▶ **Extract**
+===+
What's behind that Social Security Statement?

Career path sign (med)

Twenty Five Ways To Make a buck and develop A Career

Not long ago I recieved the annual statement from the Social Security Adminsistration that recaps all the years that we have paid into the struggling federal retirement system. You know the one – we all get them. They list the years we worked and the amount we paid into the system. It even gives us an estimate of benefit that we will someday hope to collect. Frankly, it’s pretty depressing.

As I looked over the statemeent, I thought about all the different types of work that I’ve done and all the jobs that I’ve held. There were jobs that kids have to make a few bucks in the summer, and jobs that develop into a career. I decided to make a list and see how much I could remember. The first social security payment was in 1968 and the time frame spans over fourty years. No wonder I feel so tired!

I suspect that each of these endeavors could be a story in their own right. Maybe I’ll tackle that someday. For now, this short summary is at least a record for my grandchildren to think about someday. A work ethic is something that is built and developed from a young age. I don’t think we see enough of that anymore. Here’s my list… not necessarily in chronological order.

Picked berries. Most of the time it was strawberries, but occasionally I picked raspberries and blueberries too. I remember getting up early and catching the "berry bus" that would take a community of kids off to the wet, cold berry bushes. I think we made something like 40 cents a flat. Good thing I wasn't trying to raise a family when I was 12.

Entrepreneur. A couple of times each year, depending on the season my neighbor/cousin and I set up lemonade / kool-aid / and hot chocolate stands. Most of the time we drank more than we sold. But we had a good time and learned how hard it was to make a buck.

Harvested bark from Cascara trees and selling it to a company that knew how to do something with it. Do you know what Cascara bark makes... Well, let's just say it's a cure for constipation. Rookie Cascara bark harvesters are often tricked into chewing a bit of bark during the work day. Not good. Not good at all.
+===+
▶ **Records**
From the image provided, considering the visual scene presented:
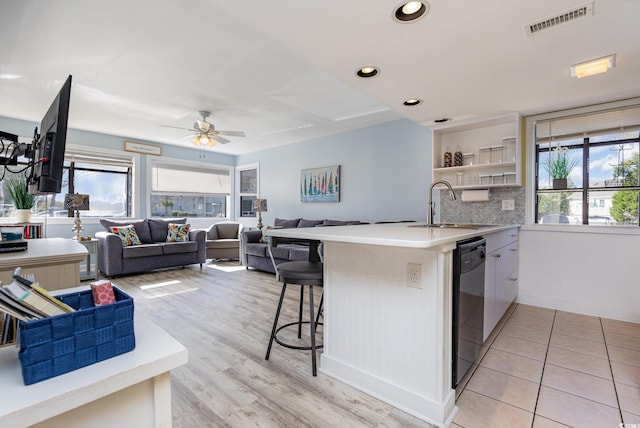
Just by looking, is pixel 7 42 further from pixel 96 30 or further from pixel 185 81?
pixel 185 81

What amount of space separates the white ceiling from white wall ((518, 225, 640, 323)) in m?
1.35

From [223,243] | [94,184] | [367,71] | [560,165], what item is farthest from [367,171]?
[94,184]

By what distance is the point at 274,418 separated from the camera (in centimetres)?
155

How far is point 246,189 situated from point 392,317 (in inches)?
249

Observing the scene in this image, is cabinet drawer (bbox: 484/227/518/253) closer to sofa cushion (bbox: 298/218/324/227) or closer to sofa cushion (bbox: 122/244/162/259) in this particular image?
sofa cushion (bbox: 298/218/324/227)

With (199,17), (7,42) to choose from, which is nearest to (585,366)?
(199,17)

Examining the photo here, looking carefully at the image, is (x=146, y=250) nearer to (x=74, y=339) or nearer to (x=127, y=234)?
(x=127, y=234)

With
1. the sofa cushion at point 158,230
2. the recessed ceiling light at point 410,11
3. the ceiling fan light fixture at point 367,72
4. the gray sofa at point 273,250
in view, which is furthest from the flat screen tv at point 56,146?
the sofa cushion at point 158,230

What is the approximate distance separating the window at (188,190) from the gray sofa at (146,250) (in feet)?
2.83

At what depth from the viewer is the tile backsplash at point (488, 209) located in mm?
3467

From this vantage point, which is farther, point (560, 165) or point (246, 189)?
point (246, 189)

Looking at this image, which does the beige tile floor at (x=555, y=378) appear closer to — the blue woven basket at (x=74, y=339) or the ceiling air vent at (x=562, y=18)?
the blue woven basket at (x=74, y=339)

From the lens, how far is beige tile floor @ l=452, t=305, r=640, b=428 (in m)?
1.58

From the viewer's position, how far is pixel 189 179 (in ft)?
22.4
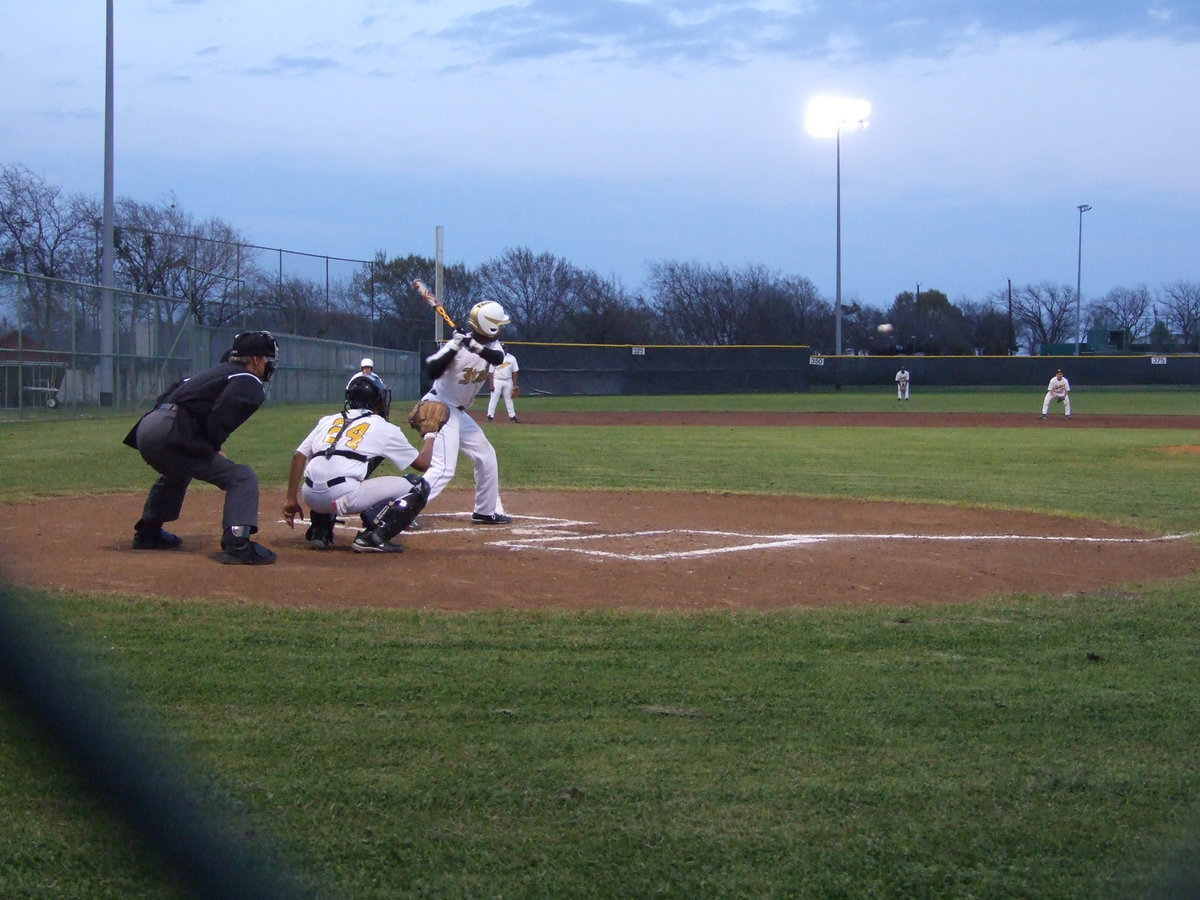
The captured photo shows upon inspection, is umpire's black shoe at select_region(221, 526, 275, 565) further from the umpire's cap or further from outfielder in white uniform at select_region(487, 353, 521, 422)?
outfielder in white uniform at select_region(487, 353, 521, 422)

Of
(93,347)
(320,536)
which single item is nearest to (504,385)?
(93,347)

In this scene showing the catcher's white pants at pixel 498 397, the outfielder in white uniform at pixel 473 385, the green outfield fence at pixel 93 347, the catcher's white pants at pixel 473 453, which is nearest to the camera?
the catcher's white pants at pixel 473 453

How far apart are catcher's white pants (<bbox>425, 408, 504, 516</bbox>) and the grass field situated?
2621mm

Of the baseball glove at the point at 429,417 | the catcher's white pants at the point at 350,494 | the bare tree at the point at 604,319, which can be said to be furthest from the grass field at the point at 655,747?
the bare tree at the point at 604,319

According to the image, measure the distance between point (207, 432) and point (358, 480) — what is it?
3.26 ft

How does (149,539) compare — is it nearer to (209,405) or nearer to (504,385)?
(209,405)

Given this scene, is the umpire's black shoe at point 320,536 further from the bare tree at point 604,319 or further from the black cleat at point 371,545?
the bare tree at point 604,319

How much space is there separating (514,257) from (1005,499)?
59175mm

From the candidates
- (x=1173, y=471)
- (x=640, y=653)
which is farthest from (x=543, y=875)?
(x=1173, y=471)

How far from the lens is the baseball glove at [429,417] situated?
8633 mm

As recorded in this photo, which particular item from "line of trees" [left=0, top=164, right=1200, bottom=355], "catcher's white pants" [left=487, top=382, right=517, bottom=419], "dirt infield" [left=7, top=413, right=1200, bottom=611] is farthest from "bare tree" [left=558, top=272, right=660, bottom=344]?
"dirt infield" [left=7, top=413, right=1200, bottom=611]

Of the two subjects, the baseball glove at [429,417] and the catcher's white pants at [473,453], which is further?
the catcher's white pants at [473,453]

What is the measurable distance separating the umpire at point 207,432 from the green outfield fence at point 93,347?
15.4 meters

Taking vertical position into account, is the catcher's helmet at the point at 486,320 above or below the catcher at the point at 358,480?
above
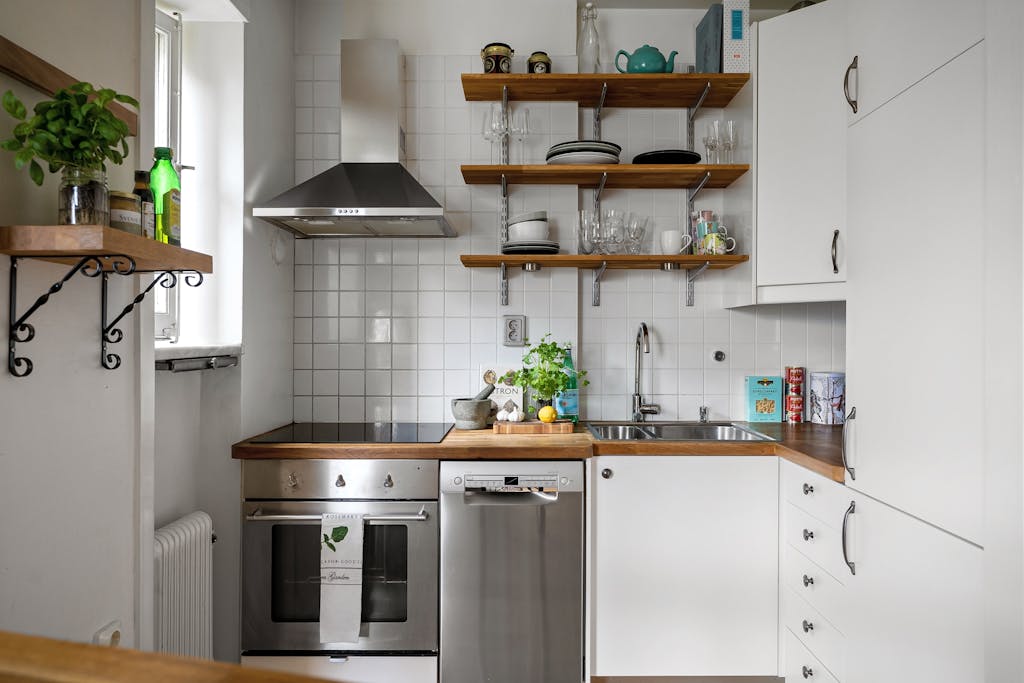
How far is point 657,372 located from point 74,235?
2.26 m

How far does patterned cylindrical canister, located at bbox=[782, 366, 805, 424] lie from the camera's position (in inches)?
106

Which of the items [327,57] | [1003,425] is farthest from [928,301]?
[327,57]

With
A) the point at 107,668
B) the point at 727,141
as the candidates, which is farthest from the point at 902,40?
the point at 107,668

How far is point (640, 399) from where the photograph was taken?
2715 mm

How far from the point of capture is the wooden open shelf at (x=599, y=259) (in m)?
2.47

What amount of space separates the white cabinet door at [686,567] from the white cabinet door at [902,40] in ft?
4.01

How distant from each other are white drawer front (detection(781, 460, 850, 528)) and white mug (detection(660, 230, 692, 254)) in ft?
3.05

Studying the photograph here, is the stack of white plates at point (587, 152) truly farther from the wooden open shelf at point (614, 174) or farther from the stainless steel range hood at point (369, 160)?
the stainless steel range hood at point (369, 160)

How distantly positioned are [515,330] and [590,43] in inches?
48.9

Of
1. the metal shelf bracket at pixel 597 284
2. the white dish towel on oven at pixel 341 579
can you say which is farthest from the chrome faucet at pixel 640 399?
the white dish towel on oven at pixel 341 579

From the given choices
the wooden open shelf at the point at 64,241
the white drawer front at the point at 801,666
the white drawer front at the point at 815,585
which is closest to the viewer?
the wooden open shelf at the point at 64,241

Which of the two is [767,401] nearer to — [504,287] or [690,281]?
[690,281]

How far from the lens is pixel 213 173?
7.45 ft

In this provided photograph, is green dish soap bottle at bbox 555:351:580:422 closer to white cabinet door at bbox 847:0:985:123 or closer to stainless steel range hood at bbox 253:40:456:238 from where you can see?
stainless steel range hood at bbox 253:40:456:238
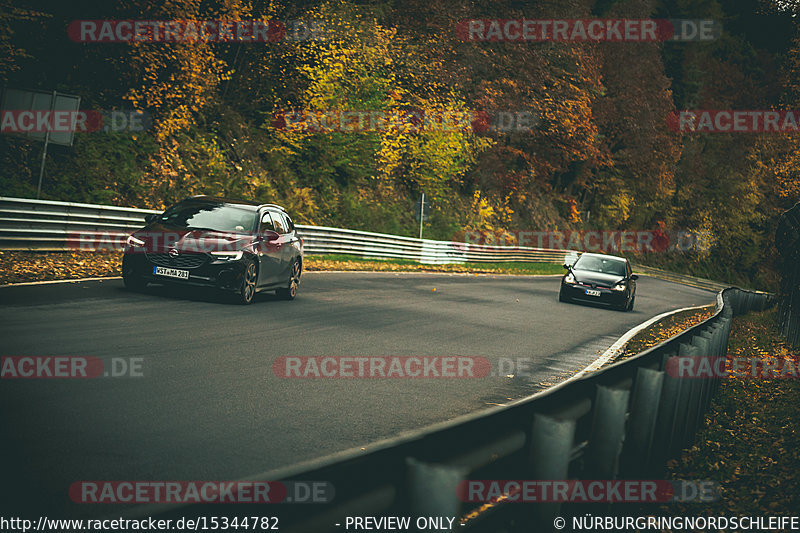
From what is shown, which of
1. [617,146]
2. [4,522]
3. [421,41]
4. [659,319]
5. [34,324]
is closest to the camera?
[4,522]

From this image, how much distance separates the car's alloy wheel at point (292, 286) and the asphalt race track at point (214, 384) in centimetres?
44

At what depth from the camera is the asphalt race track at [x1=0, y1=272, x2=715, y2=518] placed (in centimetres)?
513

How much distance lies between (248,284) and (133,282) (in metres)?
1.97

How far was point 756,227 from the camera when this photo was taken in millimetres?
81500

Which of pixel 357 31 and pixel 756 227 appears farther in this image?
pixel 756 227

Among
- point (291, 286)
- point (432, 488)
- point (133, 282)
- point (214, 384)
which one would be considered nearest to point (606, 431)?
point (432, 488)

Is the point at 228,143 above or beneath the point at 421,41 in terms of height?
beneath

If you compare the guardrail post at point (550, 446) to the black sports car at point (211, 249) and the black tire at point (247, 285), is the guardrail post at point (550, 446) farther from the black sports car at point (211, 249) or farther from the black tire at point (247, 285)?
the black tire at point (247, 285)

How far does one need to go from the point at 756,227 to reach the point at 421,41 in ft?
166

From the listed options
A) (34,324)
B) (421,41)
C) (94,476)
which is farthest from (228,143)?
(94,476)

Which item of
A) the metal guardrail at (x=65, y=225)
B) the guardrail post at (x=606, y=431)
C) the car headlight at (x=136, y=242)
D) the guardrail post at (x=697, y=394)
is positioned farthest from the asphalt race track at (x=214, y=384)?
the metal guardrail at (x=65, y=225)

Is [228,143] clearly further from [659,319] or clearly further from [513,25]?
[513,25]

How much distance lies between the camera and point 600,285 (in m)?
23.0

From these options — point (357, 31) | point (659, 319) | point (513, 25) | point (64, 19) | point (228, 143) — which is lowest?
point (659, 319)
+===+
▶ **Short problem A**
Gather every line in the entries that contains the word "gray".
▶ **Short problem B**
Extend the essay about a lifetime of jobs by continuing it from its final sentence.

▶ **Exercise result A**
4. the gray sofa at point 273,250
What is the approximate distance separating the window at (188,190) from the gray sofa at (146,250) (in feet)?

▶ **Exercise result B**
Recycler. Collected and returned pop and beer bottles for their deposit value. 5 cents for quarts, 2 cents for pop bottles and a penny for beer bottles. Found gold mines at the local park after weekend events. It was stinky and dirty but it was cash. And it was recycling before anyone really called it that.

Mowed neighborhood lawns. Unfortunately, most of the families in my neighborhood had their own kids to mow their lawns. Business wasn't all that good. And I hated it when they wanted me to use hand clippers to trip the grass under their fences and around their trees. There were no weed eaters or string trimmers back then.

Babysitter. I got my start by taking care of my nieces and nephews when they were little. Every once in awhile someone else would call and ask me to help them out.

Food service worker. Each summer there was a community event in my home town. It was called Aquafest. One year, our junior class used the event to raise funds for things we were planning. We had very little money for supplies, but we all had great mom's and sisters who could bake some delicious pies. So while everyone was selling hot dogs, popcorn and the usual fare, we sold home made pie by the slice. We had to call for more inventory over and over again. First lesson in differentiating your product line and recognizing what the customer really wanted.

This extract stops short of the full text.